Insights from Above: Using Earth Observation to Track Commodity Markets

A Q&A with Carlo Robiati

In recent years, the use of satellite imagery and Earth Observation (EO) has changed the way we track and understand the world around us, including the commodity markets. Traditional and outdated methods of tracking the commodity market today can be augmented with satellite data, which offers a more timely and accurate way of monitoring the global supply and demand of various dry bulk commodities. In this interview, DBX’s Earth Observation Specialist, Carlo Robiati, shares how data from space is bringing transparency and efficiency to the commodity industry.


Q: What role does Earth observation play in the commodity markets?

Earth Observation and Remote Sensing play an ever-growing role in monitoring the supply chain of raw materials and goods. From the near real-time tracking of vessels’ voyages around the globe, to acquiring images of terminals and ports daily, the adoption of satellite technology in monitoring the dry bulk commodities is steadily increasing, with a plethora of remote sensing applications developed at the intersection of supply chain analysis, shipping, and market analytics. Having ‘eyes in the sky’ can lead to accurate and timely data which is critical for informed decision making. The benefit is twofold. On the one hand, the commodity supply chain can be tracked objectively. On the other hand, satellite data can shine a light on a notoriously opaque market, enhancing the traceability of dry bulks and making the entire supply chain more transparent.


Q: What can we measure with satellite imagery and what insights does this provide into the demand of dry commodities?
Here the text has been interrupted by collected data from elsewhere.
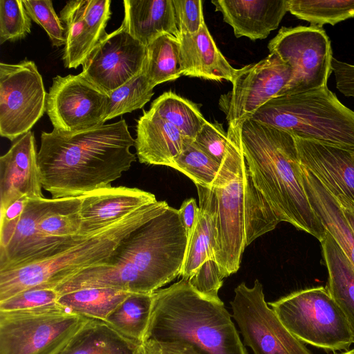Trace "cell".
<instances>
[{
	"mask_svg": "<svg viewBox=\"0 0 354 354\" xmlns=\"http://www.w3.org/2000/svg\"><path fill=\"white\" fill-rule=\"evenodd\" d=\"M332 71L339 91L346 97H354V64L333 57Z\"/></svg>",
	"mask_w": 354,
	"mask_h": 354,
	"instance_id": "obj_45",
	"label": "cell"
},
{
	"mask_svg": "<svg viewBox=\"0 0 354 354\" xmlns=\"http://www.w3.org/2000/svg\"><path fill=\"white\" fill-rule=\"evenodd\" d=\"M29 198L23 196L1 209L0 249L5 248L13 236Z\"/></svg>",
	"mask_w": 354,
	"mask_h": 354,
	"instance_id": "obj_43",
	"label": "cell"
},
{
	"mask_svg": "<svg viewBox=\"0 0 354 354\" xmlns=\"http://www.w3.org/2000/svg\"><path fill=\"white\" fill-rule=\"evenodd\" d=\"M192 140L150 109L137 121L134 146L140 163L171 167Z\"/></svg>",
	"mask_w": 354,
	"mask_h": 354,
	"instance_id": "obj_22",
	"label": "cell"
},
{
	"mask_svg": "<svg viewBox=\"0 0 354 354\" xmlns=\"http://www.w3.org/2000/svg\"><path fill=\"white\" fill-rule=\"evenodd\" d=\"M268 48L292 69V79L283 95L328 86L333 57L330 40L322 26L281 27Z\"/></svg>",
	"mask_w": 354,
	"mask_h": 354,
	"instance_id": "obj_11",
	"label": "cell"
},
{
	"mask_svg": "<svg viewBox=\"0 0 354 354\" xmlns=\"http://www.w3.org/2000/svg\"><path fill=\"white\" fill-rule=\"evenodd\" d=\"M225 278L215 259H209L189 277L187 281L200 295L209 299H218V290Z\"/></svg>",
	"mask_w": 354,
	"mask_h": 354,
	"instance_id": "obj_41",
	"label": "cell"
},
{
	"mask_svg": "<svg viewBox=\"0 0 354 354\" xmlns=\"http://www.w3.org/2000/svg\"><path fill=\"white\" fill-rule=\"evenodd\" d=\"M149 339L187 343L198 354H248L223 302L200 295L185 279L153 293Z\"/></svg>",
	"mask_w": 354,
	"mask_h": 354,
	"instance_id": "obj_5",
	"label": "cell"
},
{
	"mask_svg": "<svg viewBox=\"0 0 354 354\" xmlns=\"http://www.w3.org/2000/svg\"><path fill=\"white\" fill-rule=\"evenodd\" d=\"M288 12L311 26L335 25L354 17V0H287Z\"/></svg>",
	"mask_w": 354,
	"mask_h": 354,
	"instance_id": "obj_34",
	"label": "cell"
},
{
	"mask_svg": "<svg viewBox=\"0 0 354 354\" xmlns=\"http://www.w3.org/2000/svg\"><path fill=\"white\" fill-rule=\"evenodd\" d=\"M143 71L150 84H158L178 79L183 75L180 41L171 35H163L147 47Z\"/></svg>",
	"mask_w": 354,
	"mask_h": 354,
	"instance_id": "obj_32",
	"label": "cell"
},
{
	"mask_svg": "<svg viewBox=\"0 0 354 354\" xmlns=\"http://www.w3.org/2000/svg\"><path fill=\"white\" fill-rule=\"evenodd\" d=\"M59 296L53 288H30L0 301V311L28 310L53 305Z\"/></svg>",
	"mask_w": 354,
	"mask_h": 354,
	"instance_id": "obj_40",
	"label": "cell"
},
{
	"mask_svg": "<svg viewBox=\"0 0 354 354\" xmlns=\"http://www.w3.org/2000/svg\"><path fill=\"white\" fill-rule=\"evenodd\" d=\"M130 294L109 288H86L60 295L57 304L84 317L105 321Z\"/></svg>",
	"mask_w": 354,
	"mask_h": 354,
	"instance_id": "obj_30",
	"label": "cell"
},
{
	"mask_svg": "<svg viewBox=\"0 0 354 354\" xmlns=\"http://www.w3.org/2000/svg\"><path fill=\"white\" fill-rule=\"evenodd\" d=\"M140 344L105 321L89 319L59 354H140Z\"/></svg>",
	"mask_w": 354,
	"mask_h": 354,
	"instance_id": "obj_27",
	"label": "cell"
},
{
	"mask_svg": "<svg viewBox=\"0 0 354 354\" xmlns=\"http://www.w3.org/2000/svg\"><path fill=\"white\" fill-rule=\"evenodd\" d=\"M28 16L47 33L52 45L59 47L65 44L64 27L56 14L51 1L23 0Z\"/></svg>",
	"mask_w": 354,
	"mask_h": 354,
	"instance_id": "obj_38",
	"label": "cell"
},
{
	"mask_svg": "<svg viewBox=\"0 0 354 354\" xmlns=\"http://www.w3.org/2000/svg\"><path fill=\"white\" fill-rule=\"evenodd\" d=\"M111 3L110 0H72L62 9L59 18L65 29L62 60L66 68L82 65L107 34Z\"/></svg>",
	"mask_w": 354,
	"mask_h": 354,
	"instance_id": "obj_16",
	"label": "cell"
},
{
	"mask_svg": "<svg viewBox=\"0 0 354 354\" xmlns=\"http://www.w3.org/2000/svg\"><path fill=\"white\" fill-rule=\"evenodd\" d=\"M47 93L33 61L0 63V135L11 141L30 131L46 111Z\"/></svg>",
	"mask_w": 354,
	"mask_h": 354,
	"instance_id": "obj_13",
	"label": "cell"
},
{
	"mask_svg": "<svg viewBox=\"0 0 354 354\" xmlns=\"http://www.w3.org/2000/svg\"><path fill=\"white\" fill-rule=\"evenodd\" d=\"M88 319L57 303L0 311V354H59Z\"/></svg>",
	"mask_w": 354,
	"mask_h": 354,
	"instance_id": "obj_9",
	"label": "cell"
},
{
	"mask_svg": "<svg viewBox=\"0 0 354 354\" xmlns=\"http://www.w3.org/2000/svg\"><path fill=\"white\" fill-rule=\"evenodd\" d=\"M338 354H344V353H338Z\"/></svg>",
	"mask_w": 354,
	"mask_h": 354,
	"instance_id": "obj_49",
	"label": "cell"
},
{
	"mask_svg": "<svg viewBox=\"0 0 354 354\" xmlns=\"http://www.w3.org/2000/svg\"><path fill=\"white\" fill-rule=\"evenodd\" d=\"M147 48L121 26L107 33L82 64L81 75L106 95L140 73Z\"/></svg>",
	"mask_w": 354,
	"mask_h": 354,
	"instance_id": "obj_15",
	"label": "cell"
},
{
	"mask_svg": "<svg viewBox=\"0 0 354 354\" xmlns=\"http://www.w3.org/2000/svg\"><path fill=\"white\" fill-rule=\"evenodd\" d=\"M180 57L183 75L232 83L240 72L221 53L206 24L194 35H180Z\"/></svg>",
	"mask_w": 354,
	"mask_h": 354,
	"instance_id": "obj_23",
	"label": "cell"
},
{
	"mask_svg": "<svg viewBox=\"0 0 354 354\" xmlns=\"http://www.w3.org/2000/svg\"><path fill=\"white\" fill-rule=\"evenodd\" d=\"M153 87L142 71L109 95L105 122L142 108L153 96Z\"/></svg>",
	"mask_w": 354,
	"mask_h": 354,
	"instance_id": "obj_35",
	"label": "cell"
},
{
	"mask_svg": "<svg viewBox=\"0 0 354 354\" xmlns=\"http://www.w3.org/2000/svg\"><path fill=\"white\" fill-rule=\"evenodd\" d=\"M198 212L199 207L193 198L184 201L178 209L180 221L185 229L187 238L195 226Z\"/></svg>",
	"mask_w": 354,
	"mask_h": 354,
	"instance_id": "obj_46",
	"label": "cell"
},
{
	"mask_svg": "<svg viewBox=\"0 0 354 354\" xmlns=\"http://www.w3.org/2000/svg\"><path fill=\"white\" fill-rule=\"evenodd\" d=\"M49 200L44 197L29 198L10 242L0 249V271L50 258L93 234L66 241L44 235L39 230L37 223Z\"/></svg>",
	"mask_w": 354,
	"mask_h": 354,
	"instance_id": "obj_18",
	"label": "cell"
},
{
	"mask_svg": "<svg viewBox=\"0 0 354 354\" xmlns=\"http://www.w3.org/2000/svg\"><path fill=\"white\" fill-rule=\"evenodd\" d=\"M153 306V293H131L105 322L127 338L145 341Z\"/></svg>",
	"mask_w": 354,
	"mask_h": 354,
	"instance_id": "obj_31",
	"label": "cell"
},
{
	"mask_svg": "<svg viewBox=\"0 0 354 354\" xmlns=\"http://www.w3.org/2000/svg\"><path fill=\"white\" fill-rule=\"evenodd\" d=\"M294 138L301 165L315 175L342 208L354 209V151Z\"/></svg>",
	"mask_w": 354,
	"mask_h": 354,
	"instance_id": "obj_17",
	"label": "cell"
},
{
	"mask_svg": "<svg viewBox=\"0 0 354 354\" xmlns=\"http://www.w3.org/2000/svg\"><path fill=\"white\" fill-rule=\"evenodd\" d=\"M123 5L122 25L145 46L163 35L179 39L173 0H125Z\"/></svg>",
	"mask_w": 354,
	"mask_h": 354,
	"instance_id": "obj_24",
	"label": "cell"
},
{
	"mask_svg": "<svg viewBox=\"0 0 354 354\" xmlns=\"http://www.w3.org/2000/svg\"><path fill=\"white\" fill-rule=\"evenodd\" d=\"M187 241L178 209L169 206L130 232L104 264L88 268L53 289L59 295L86 288L152 294L180 276Z\"/></svg>",
	"mask_w": 354,
	"mask_h": 354,
	"instance_id": "obj_1",
	"label": "cell"
},
{
	"mask_svg": "<svg viewBox=\"0 0 354 354\" xmlns=\"http://www.w3.org/2000/svg\"><path fill=\"white\" fill-rule=\"evenodd\" d=\"M344 214L354 232V209L349 208H342Z\"/></svg>",
	"mask_w": 354,
	"mask_h": 354,
	"instance_id": "obj_47",
	"label": "cell"
},
{
	"mask_svg": "<svg viewBox=\"0 0 354 354\" xmlns=\"http://www.w3.org/2000/svg\"><path fill=\"white\" fill-rule=\"evenodd\" d=\"M291 68L275 53L241 68L231 91L221 95L218 106L225 114L227 137L241 145L243 124L270 100L281 95L292 79Z\"/></svg>",
	"mask_w": 354,
	"mask_h": 354,
	"instance_id": "obj_10",
	"label": "cell"
},
{
	"mask_svg": "<svg viewBox=\"0 0 354 354\" xmlns=\"http://www.w3.org/2000/svg\"><path fill=\"white\" fill-rule=\"evenodd\" d=\"M221 165L190 140L176 158L171 167L189 177L196 185L209 188L214 181Z\"/></svg>",
	"mask_w": 354,
	"mask_h": 354,
	"instance_id": "obj_36",
	"label": "cell"
},
{
	"mask_svg": "<svg viewBox=\"0 0 354 354\" xmlns=\"http://www.w3.org/2000/svg\"><path fill=\"white\" fill-rule=\"evenodd\" d=\"M157 201L154 194L136 187L111 185L82 198L80 234L88 235Z\"/></svg>",
	"mask_w": 354,
	"mask_h": 354,
	"instance_id": "obj_20",
	"label": "cell"
},
{
	"mask_svg": "<svg viewBox=\"0 0 354 354\" xmlns=\"http://www.w3.org/2000/svg\"><path fill=\"white\" fill-rule=\"evenodd\" d=\"M168 207L165 201H157L50 258L0 271V301L33 288H54L88 268L104 264L130 232Z\"/></svg>",
	"mask_w": 354,
	"mask_h": 354,
	"instance_id": "obj_6",
	"label": "cell"
},
{
	"mask_svg": "<svg viewBox=\"0 0 354 354\" xmlns=\"http://www.w3.org/2000/svg\"><path fill=\"white\" fill-rule=\"evenodd\" d=\"M209 188L216 196L214 258L227 277L239 270L245 248L280 221L255 186L241 146L236 143Z\"/></svg>",
	"mask_w": 354,
	"mask_h": 354,
	"instance_id": "obj_4",
	"label": "cell"
},
{
	"mask_svg": "<svg viewBox=\"0 0 354 354\" xmlns=\"http://www.w3.org/2000/svg\"><path fill=\"white\" fill-rule=\"evenodd\" d=\"M108 95L80 73L53 79L46 112L53 129L74 133L104 124Z\"/></svg>",
	"mask_w": 354,
	"mask_h": 354,
	"instance_id": "obj_14",
	"label": "cell"
},
{
	"mask_svg": "<svg viewBox=\"0 0 354 354\" xmlns=\"http://www.w3.org/2000/svg\"><path fill=\"white\" fill-rule=\"evenodd\" d=\"M180 35H194L205 24L201 0H173Z\"/></svg>",
	"mask_w": 354,
	"mask_h": 354,
	"instance_id": "obj_42",
	"label": "cell"
},
{
	"mask_svg": "<svg viewBox=\"0 0 354 354\" xmlns=\"http://www.w3.org/2000/svg\"><path fill=\"white\" fill-rule=\"evenodd\" d=\"M301 167L303 184L313 209L354 267V232L341 206L315 175Z\"/></svg>",
	"mask_w": 354,
	"mask_h": 354,
	"instance_id": "obj_25",
	"label": "cell"
},
{
	"mask_svg": "<svg viewBox=\"0 0 354 354\" xmlns=\"http://www.w3.org/2000/svg\"><path fill=\"white\" fill-rule=\"evenodd\" d=\"M320 243L328 272L327 289L344 313L354 339V267L328 231Z\"/></svg>",
	"mask_w": 354,
	"mask_h": 354,
	"instance_id": "obj_28",
	"label": "cell"
},
{
	"mask_svg": "<svg viewBox=\"0 0 354 354\" xmlns=\"http://www.w3.org/2000/svg\"><path fill=\"white\" fill-rule=\"evenodd\" d=\"M343 353H344V354H354V348L352 350H349V351L348 350Z\"/></svg>",
	"mask_w": 354,
	"mask_h": 354,
	"instance_id": "obj_48",
	"label": "cell"
},
{
	"mask_svg": "<svg viewBox=\"0 0 354 354\" xmlns=\"http://www.w3.org/2000/svg\"><path fill=\"white\" fill-rule=\"evenodd\" d=\"M149 109L192 140L207 121L197 104L171 91L165 92L155 99Z\"/></svg>",
	"mask_w": 354,
	"mask_h": 354,
	"instance_id": "obj_33",
	"label": "cell"
},
{
	"mask_svg": "<svg viewBox=\"0 0 354 354\" xmlns=\"http://www.w3.org/2000/svg\"><path fill=\"white\" fill-rule=\"evenodd\" d=\"M82 198H50L38 220L39 230L46 236L61 241L83 236L80 215Z\"/></svg>",
	"mask_w": 354,
	"mask_h": 354,
	"instance_id": "obj_29",
	"label": "cell"
},
{
	"mask_svg": "<svg viewBox=\"0 0 354 354\" xmlns=\"http://www.w3.org/2000/svg\"><path fill=\"white\" fill-rule=\"evenodd\" d=\"M38 152L33 133L19 137L0 157V208L23 196L43 198Z\"/></svg>",
	"mask_w": 354,
	"mask_h": 354,
	"instance_id": "obj_19",
	"label": "cell"
},
{
	"mask_svg": "<svg viewBox=\"0 0 354 354\" xmlns=\"http://www.w3.org/2000/svg\"><path fill=\"white\" fill-rule=\"evenodd\" d=\"M232 317L244 343L254 354H313L281 323L265 300L263 286L256 279L252 288L244 282L234 289Z\"/></svg>",
	"mask_w": 354,
	"mask_h": 354,
	"instance_id": "obj_12",
	"label": "cell"
},
{
	"mask_svg": "<svg viewBox=\"0 0 354 354\" xmlns=\"http://www.w3.org/2000/svg\"><path fill=\"white\" fill-rule=\"evenodd\" d=\"M140 354H198L191 345L182 342L146 339L140 344Z\"/></svg>",
	"mask_w": 354,
	"mask_h": 354,
	"instance_id": "obj_44",
	"label": "cell"
},
{
	"mask_svg": "<svg viewBox=\"0 0 354 354\" xmlns=\"http://www.w3.org/2000/svg\"><path fill=\"white\" fill-rule=\"evenodd\" d=\"M199 212L195 226L188 237L183 265L180 273L188 280L206 260L214 258L216 244V196L212 188L196 185Z\"/></svg>",
	"mask_w": 354,
	"mask_h": 354,
	"instance_id": "obj_26",
	"label": "cell"
},
{
	"mask_svg": "<svg viewBox=\"0 0 354 354\" xmlns=\"http://www.w3.org/2000/svg\"><path fill=\"white\" fill-rule=\"evenodd\" d=\"M268 304L302 342L330 351H346L354 343L348 321L327 288L298 290Z\"/></svg>",
	"mask_w": 354,
	"mask_h": 354,
	"instance_id": "obj_8",
	"label": "cell"
},
{
	"mask_svg": "<svg viewBox=\"0 0 354 354\" xmlns=\"http://www.w3.org/2000/svg\"><path fill=\"white\" fill-rule=\"evenodd\" d=\"M30 28L31 19L23 0H0V44L23 39Z\"/></svg>",
	"mask_w": 354,
	"mask_h": 354,
	"instance_id": "obj_37",
	"label": "cell"
},
{
	"mask_svg": "<svg viewBox=\"0 0 354 354\" xmlns=\"http://www.w3.org/2000/svg\"><path fill=\"white\" fill-rule=\"evenodd\" d=\"M212 3L236 37L253 41L266 39L288 12L287 0H216Z\"/></svg>",
	"mask_w": 354,
	"mask_h": 354,
	"instance_id": "obj_21",
	"label": "cell"
},
{
	"mask_svg": "<svg viewBox=\"0 0 354 354\" xmlns=\"http://www.w3.org/2000/svg\"><path fill=\"white\" fill-rule=\"evenodd\" d=\"M194 141L220 165L234 143L227 137V131L224 130L222 124L208 121L203 125Z\"/></svg>",
	"mask_w": 354,
	"mask_h": 354,
	"instance_id": "obj_39",
	"label": "cell"
},
{
	"mask_svg": "<svg viewBox=\"0 0 354 354\" xmlns=\"http://www.w3.org/2000/svg\"><path fill=\"white\" fill-rule=\"evenodd\" d=\"M135 144L124 119L74 132H42L38 165L42 187L52 198L82 196L109 186L136 161Z\"/></svg>",
	"mask_w": 354,
	"mask_h": 354,
	"instance_id": "obj_2",
	"label": "cell"
},
{
	"mask_svg": "<svg viewBox=\"0 0 354 354\" xmlns=\"http://www.w3.org/2000/svg\"><path fill=\"white\" fill-rule=\"evenodd\" d=\"M295 137L354 151V111L328 86L277 96L250 118Z\"/></svg>",
	"mask_w": 354,
	"mask_h": 354,
	"instance_id": "obj_7",
	"label": "cell"
},
{
	"mask_svg": "<svg viewBox=\"0 0 354 354\" xmlns=\"http://www.w3.org/2000/svg\"><path fill=\"white\" fill-rule=\"evenodd\" d=\"M241 144L249 174L278 220L321 242L327 230L306 195L294 136L248 119L241 127Z\"/></svg>",
	"mask_w": 354,
	"mask_h": 354,
	"instance_id": "obj_3",
	"label": "cell"
}]
</instances>
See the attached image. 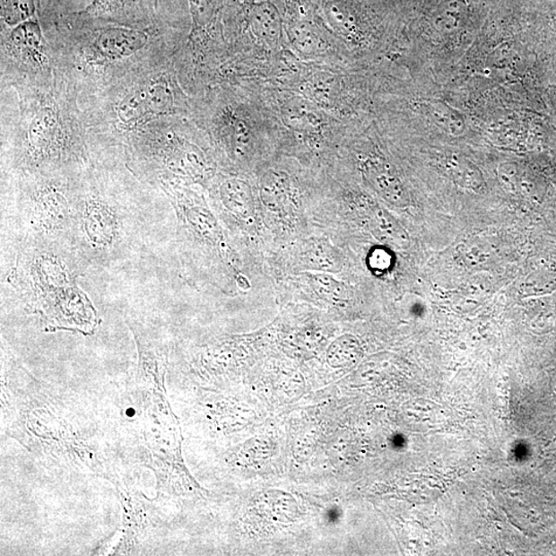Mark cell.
I'll return each mask as SVG.
<instances>
[{
  "instance_id": "6da1fadb",
  "label": "cell",
  "mask_w": 556,
  "mask_h": 556,
  "mask_svg": "<svg viewBox=\"0 0 556 556\" xmlns=\"http://www.w3.org/2000/svg\"><path fill=\"white\" fill-rule=\"evenodd\" d=\"M2 101L3 160L13 177L79 172L92 162L79 96L56 75L52 85Z\"/></svg>"
},
{
  "instance_id": "7a4b0ae2",
  "label": "cell",
  "mask_w": 556,
  "mask_h": 556,
  "mask_svg": "<svg viewBox=\"0 0 556 556\" xmlns=\"http://www.w3.org/2000/svg\"><path fill=\"white\" fill-rule=\"evenodd\" d=\"M39 20L50 44L55 74L74 90L79 101L182 47L161 22L150 30L92 25L76 22L65 12L46 13Z\"/></svg>"
},
{
  "instance_id": "3957f363",
  "label": "cell",
  "mask_w": 556,
  "mask_h": 556,
  "mask_svg": "<svg viewBox=\"0 0 556 556\" xmlns=\"http://www.w3.org/2000/svg\"><path fill=\"white\" fill-rule=\"evenodd\" d=\"M177 52L160 56L80 100L92 161L122 164L137 132L190 110L180 86Z\"/></svg>"
},
{
  "instance_id": "277c9868",
  "label": "cell",
  "mask_w": 556,
  "mask_h": 556,
  "mask_svg": "<svg viewBox=\"0 0 556 556\" xmlns=\"http://www.w3.org/2000/svg\"><path fill=\"white\" fill-rule=\"evenodd\" d=\"M2 91L24 93L46 88L56 79L50 44L39 17L2 26Z\"/></svg>"
},
{
  "instance_id": "5b68a950",
  "label": "cell",
  "mask_w": 556,
  "mask_h": 556,
  "mask_svg": "<svg viewBox=\"0 0 556 556\" xmlns=\"http://www.w3.org/2000/svg\"><path fill=\"white\" fill-rule=\"evenodd\" d=\"M159 0H92L78 12L68 13L76 22L150 30L158 18Z\"/></svg>"
},
{
  "instance_id": "8992f818",
  "label": "cell",
  "mask_w": 556,
  "mask_h": 556,
  "mask_svg": "<svg viewBox=\"0 0 556 556\" xmlns=\"http://www.w3.org/2000/svg\"><path fill=\"white\" fill-rule=\"evenodd\" d=\"M366 175L369 182L382 197L389 204L398 207H405L409 204L407 194L400 180L386 166L369 164L367 166Z\"/></svg>"
},
{
  "instance_id": "52a82bcc",
  "label": "cell",
  "mask_w": 556,
  "mask_h": 556,
  "mask_svg": "<svg viewBox=\"0 0 556 556\" xmlns=\"http://www.w3.org/2000/svg\"><path fill=\"white\" fill-rule=\"evenodd\" d=\"M220 195L222 203L229 210L241 215V217H249L254 213L252 191H250L248 185L242 180H226L220 187Z\"/></svg>"
},
{
  "instance_id": "ba28073f",
  "label": "cell",
  "mask_w": 556,
  "mask_h": 556,
  "mask_svg": "<svg viewBox=\"0 0 556 556\" xmlns=\"http://www.w3.org/2000/svg\"><path fill=\"white\" fill-rule=\"evenodd\" d=\"M370 222L378 239L391 243L397 248H405L409 239L406 232L394 218L380 207H375L371 211Z\"/></svg>"
},
{
  "instance_id": "9c48e42d",
  "label": "cell",
  "mask_w": 556,
  "mask_h": 556,
  "mask_svg": "<svg viewBox=\"0 0 556 556\" xmlns=\"http://www.w3.org/2000/svg\"><path fill=\"white\" fill-rule=\"evenodd\" d=\"M43 0H2V26L13 27L39 17Z\"/></svg>"
},
{
  "instance_id": "30bf717a",
  "label": "cell",
  "mask_w": 556,
  "mask_h": 556,
  "mask_svg": "<svg viewBox=\"0 0 556 556\" xmlns=\"http://www.w3.org/2000/svg\"><path fill=\"white\" fill-rule=\"evenodd\" d=\"M222 0H189L193 19L192 37L200 36L191 40H203L208 32L215 15L220 8Z\"/></svg>"
},
{
  "instance_id": "8fae6325",
  "label": "cell",
  "mask_w": 556,
  "mask_h": 556,
  "mask_svg": "<svg viewBox=\"0 0 556 556\" xmlns=\"http://www.w3.org/2000/svg\"><path fill=\"white\" fill-rule=\"evenodd\" d=\"M445 170L456 183L468 189H481L483 185L482 173L476 167L463 158L450 157L443 163Z\"/></svg>"
},
{
  "instance_id": "7c38bea8",
  "label": "cell",
  "mask_w": 556,
  "mask_h": 556,
  "mask_svg": "<svg viewBox=\"0 0 556 556\" xmlns=\"http://www.w3.org/2000/svg\"><path fill=\"white\" fill-rule=\"evenodd\" d=\"M283 119L290 126L301 130L317 127L321 123L317 109L304 100L289 102L283 110Z\"/></svg>"
},
{
  "instance_id": "4fadbf2b",
  "label": "cell",
  "mask_w": 556,
  "mask_h": 556,
  "mask_svg": "<svg viewBox=\"0 0 556 556\" xmlns=\"http://www.w3.org/2000/svg\"><path fill=\"white\" fill-rule=\"evenodd\" d=\"M293 41L299 50L305 53H318L325 50L326 46L314 32L305 28L293 30Z\"/></svg>"
},
{
  "instance_id": "5bb4252c",
  "label": "cell",
  "mask_w": 556,
  "mask_h": 556,
  "mask_svg": "<svg viewBox=\"0 0 556 556\" xmlns=\"http://www.w3.org/2000/svg\"><path fill=\"white\" fill-rule=\"evenodd\" d=\"M392 261L391 254L384 248H375L368 259L370 268L378 271V273H384V271L391 268Z\"/></svg>"
},
{
  "instance_id": "9a60e30c",
  "label": "cell",
  "mask_w": 556,
  "mask_h": 556,
  "mask_svg": "<svg viewBox=\"0 0 556 556\" xmlns=\"http://www.w3.org/2000/svg\"><path fill=\"white\" fill-rule=\"evenodd\" d=\"M44 2L54 5L65 6L67 3H71V0H44Z\"/></svg>"
},
{
  "instance_id": "2e32d148",
  "label": "cell",
  "mask_w": 556,
  "mask_h": 556,
  "mask_svg": "<svg viewBox=\"0 0 556 556\" xmlns=\"http://www.w3.org/2000/svg\"><path fill=\"white\" fill-rule=\"evenodd\" d=\"M134 413H135L134 410L130 409L129 412H127V414L132 416V415H135Z\"/></svg>"
}]
</instances>
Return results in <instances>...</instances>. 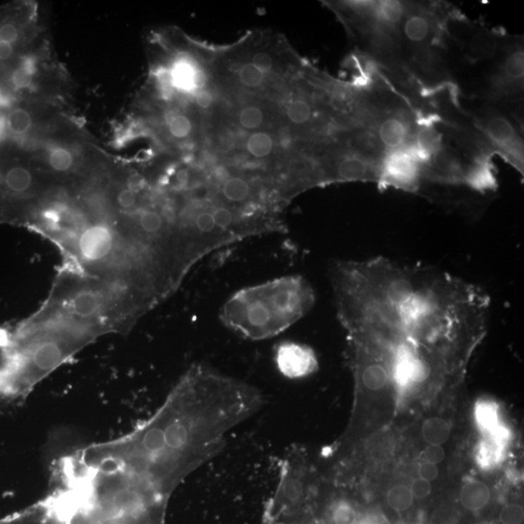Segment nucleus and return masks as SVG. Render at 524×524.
Wrapping results in <instances>:
<instances>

Satellite imagery can be particularly useful for monitoring the different stages of the dry bulk commodities’ journey around the globe. The market analytics industry makes ample use of spaceborne imaging systems, both passive and active (i.e. optical and radar) to collect and analyse high volumes of data. Overhead images taken from the Earth’s orbit essentially let us see and record the distribution of dry bulk stockpiles over time and space, either through their colour or their geometrical properties. This is essential for anticipating supply and demand scenarios. Being able to consistently track the distribution of raw materials in the supply chain gives a clear understanding of the flows, a key parameter to predict and estimate both trades and commodity prices.


Q: Tell us about DBX’s collaboration with the European Space Agency.

We are proud to have been awarded the European Space Agency (ESA) Space Solutions and Business Application (BASS) ARTES 4.0 Programme’s grant (via, a project designed to leverage on open access EO data applied to stockpile monitoring, while having access to ESA’s development support network. The implementation of this new module is coming to a conclusion as we prepare to release it to the public in the second quarter of 2023.


Q: How does DBX’s data and insights compare to traditional ground-based observations and methods?

In the dry bulk industry, ground based surveys, self-reporting and traditional auditing methods are predominant. Given the sheer size of the dry bulk supply chain this is not surprising, but it leads to significant delays in reporting the data, both at terminal and country-level. The industry needs transparency and objective and timely reporting to be able to track the market and make data-driven decisions. Having an accurate and up-to-date view of the entire supply chain (i.e., iron ore and coal supply chains), from sourcing (i.e., mines) to transportation (i.e., roads, railways and seaborn routes) to the end users (i.e., power plants and steel mills) can provide a competitive edge to physical suppliers and traders and also to the trade authorities and regulators.

DBX leverages satellite technology to provide a digital twin of the global dry bulk supply chain. We use state of the art remote sensing techniques to obtain the most objective and unbiased results. To validate the accuracy and reliability of EO data, we apply advanced statistical and machine learning models, rely on a deep network of reporters and analysts, and we benchmark our data against specific ground truth datasets.